§ Given data:
[Start of section]

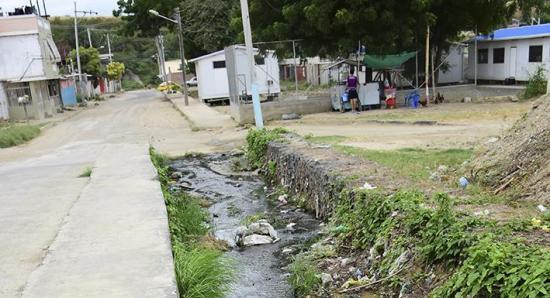 Cauce contaminado con basura  y aguas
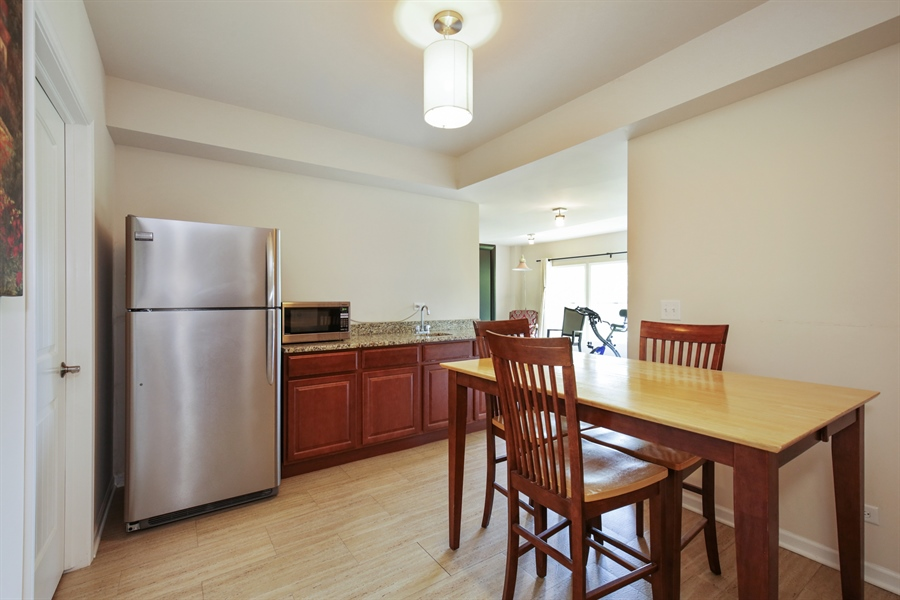 Real Estate Photography - 189 Trumpet Vine Cir., Elgin, IL, 60124 - Kitchen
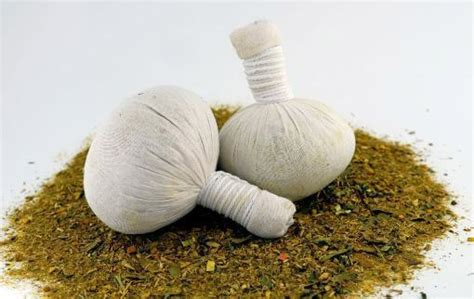 thai herbal poultice picture 13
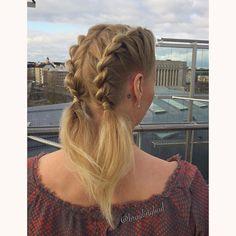 """136 tykkäystä, 6 kommenttia - Heli (@braidingbad) Instagramissa: """"#frenchropebraid #pigtails  Ranskalaiset köysilettisaparot Helsingin kattojen yllä  . .…"""""""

[End of section]

§ Directions for this task:
Everything in the data must be printed verbatim except the pictures.

§ Response below:
 Cauce contaminado con basura  y aguas
 Real Estate Photography - 189 Trumpet Vine Cir., Elgin, IL, 60124 - Kitchen
 thai herbal poultice picture 13
 """136 tykkäystä, 6 kommenttia - Heli (@braidingbad) Instagramissa: """"#frenchropebraid #pigtails  Ranskalaiset köysilettisaparot Helsingin kattojen yllä  . .…"""""""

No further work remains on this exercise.